Tasks and exercises ▸
[1] Translate this sentence from the KBC Brussels Insurance advice document into Spanish: "Your KBC Brussels Insurance agent, as a tied agent of KBC Brussels Insurance, only provides advice on savings and investment products offered by KBC Brussels Insurance."
[2] Reproduce verbatim the portion of the KBC Brussels Insurance advice document starting with "Your KBC Brussels Insurance agent, as" and going on through "investment-type insurance products?".

Supplied passage ▸
Investment advice approach at your KBC Brussels Insurance agent (savings and investment-type insurance)
Introduction
In this information document, we offer you an overview of how the advice provided on savings-linked and investment-type insurance products by your KBC Brussels Insurance agent meets the insurance distribution directive, what that means to you as a customer, and precisely what you can expect from your KBC Brussels Insurance agent and when.
We also explain how your KBC Brussels Insurance agent integrates sustainability risks and adverse impacts on sustainability factors in their advice on guaranteed-interest life insurance (class 21) products (savings insurance and second pillar pension savings products) as well as unit-linked life insurance (class 23) products.
Contents
- Which savings-linked and investment-type insurance products may your KBC Brussels Insurance agent provide advice on?
- What does product advice from your KBC Brussels Insurance agent consist of?
- How does your KBC Brussels Insurance agent assess your sustainability preferences and how do they integrate sustainability risks into the investment advice?
- How does your KBC Brussels Insurance agent take due account of the principal adverse impacts on sustainability factors when providing advice?
For which types of investment product can you go to your KBC Brussels Insurance agent for advice?
Your KBC Brussels Insurance agent, as a tied agent of KBC Brussels Insurance, only provides advice on savings and investment products offered by KBC Brussels Insurance. The main benefit of this approach is that they only provide advice on products they know well. More specifically, you can turn to your KBC Brussels Insurance agent for unit-linked life insurance (class 23) and guaranteed-interest life insurance (class 21) products.
What data does your KBC Brussels Insurance agent use when providing advice with regard to savings-linked and investment-type insurance products?
Your KBC Brussels Insurance agent is required to gather all the necessary information about you that enables them to provide you with suitable advice. This is done in various ways.
- The investment profile is used to obtain information about:
• Your investment objectives (whether you want to preserve your money or put it to work)

Given records ▸
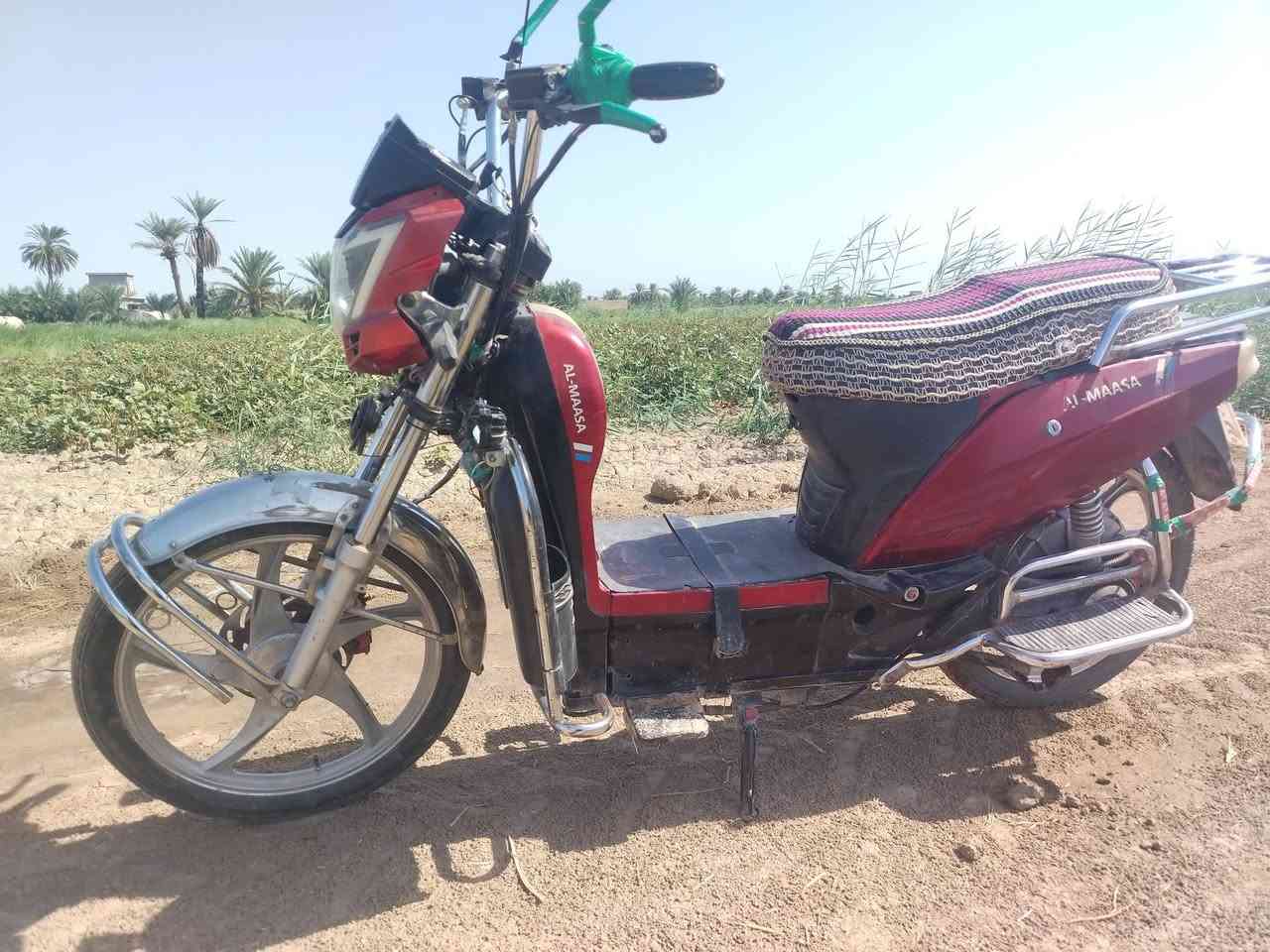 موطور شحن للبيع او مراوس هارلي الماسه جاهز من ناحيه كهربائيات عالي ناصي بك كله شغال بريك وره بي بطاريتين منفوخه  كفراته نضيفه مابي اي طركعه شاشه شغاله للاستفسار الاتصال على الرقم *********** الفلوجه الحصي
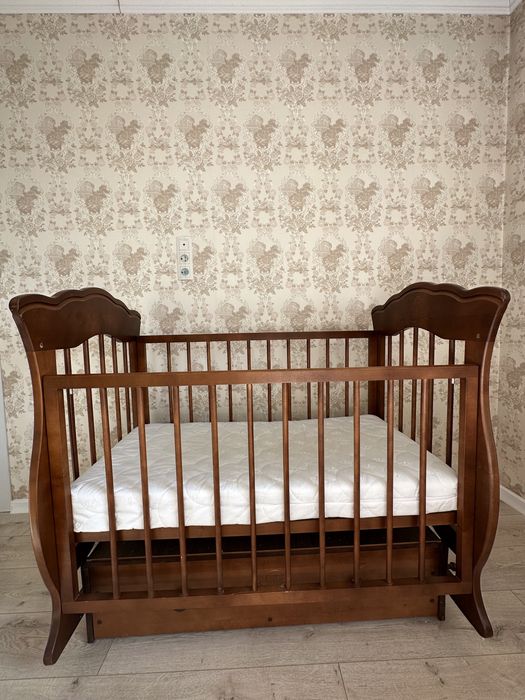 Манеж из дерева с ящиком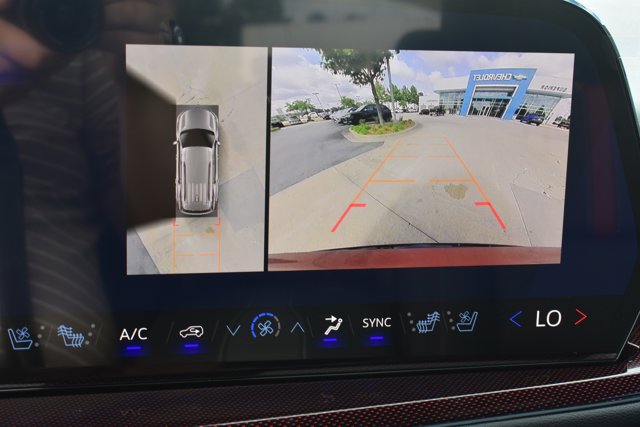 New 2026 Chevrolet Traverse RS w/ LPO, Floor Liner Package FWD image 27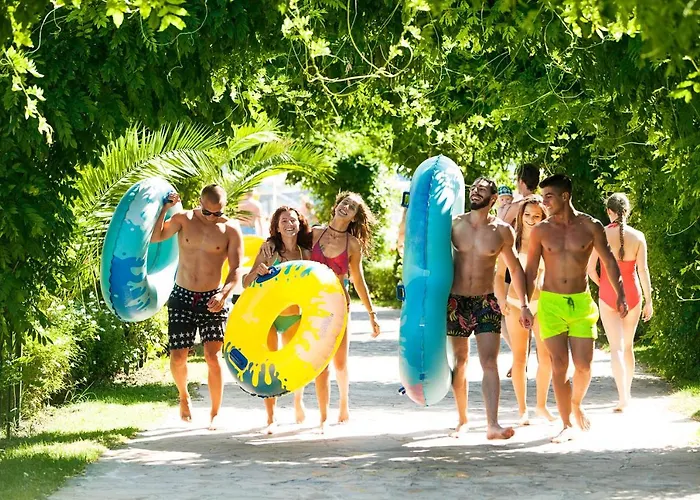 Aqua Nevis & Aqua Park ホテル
...
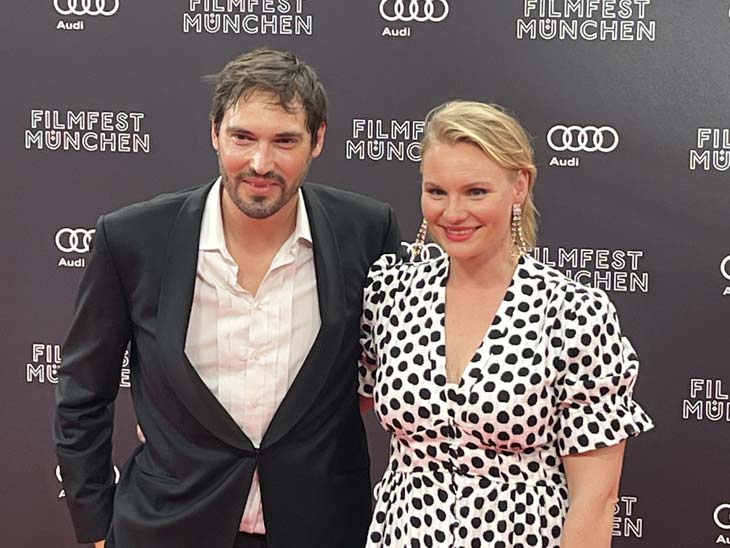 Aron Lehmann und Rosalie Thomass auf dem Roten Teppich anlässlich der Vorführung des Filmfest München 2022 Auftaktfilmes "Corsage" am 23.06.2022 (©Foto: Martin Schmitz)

Per-task outputs ▸
[1] Su agente de KBC Brussels Insurance, como agente vinculado de KBC Brussels Insurance, solo ofrece asesoramiento sobre productos de ahorro e inversión ofrecidos por KBC Brussels Insurance.

[2]
Your KBC Brussels Insurance agent, as a tied agent of KBC Brussels Insurance, only provides advice on savings and investment products offered by KBC Brussels Insurance. The main benefit of this approach is that they only provide advice on products they know well. More specifically, you can turn to your KBC Brussels Insurance agent for unit-linked life insurance (class 23) and guaranteed-interest life insurance (class 21) products.
What data does your KBC Brussels Insurance agent use when providing advice with regard to savings-linked and investment-type insurance products?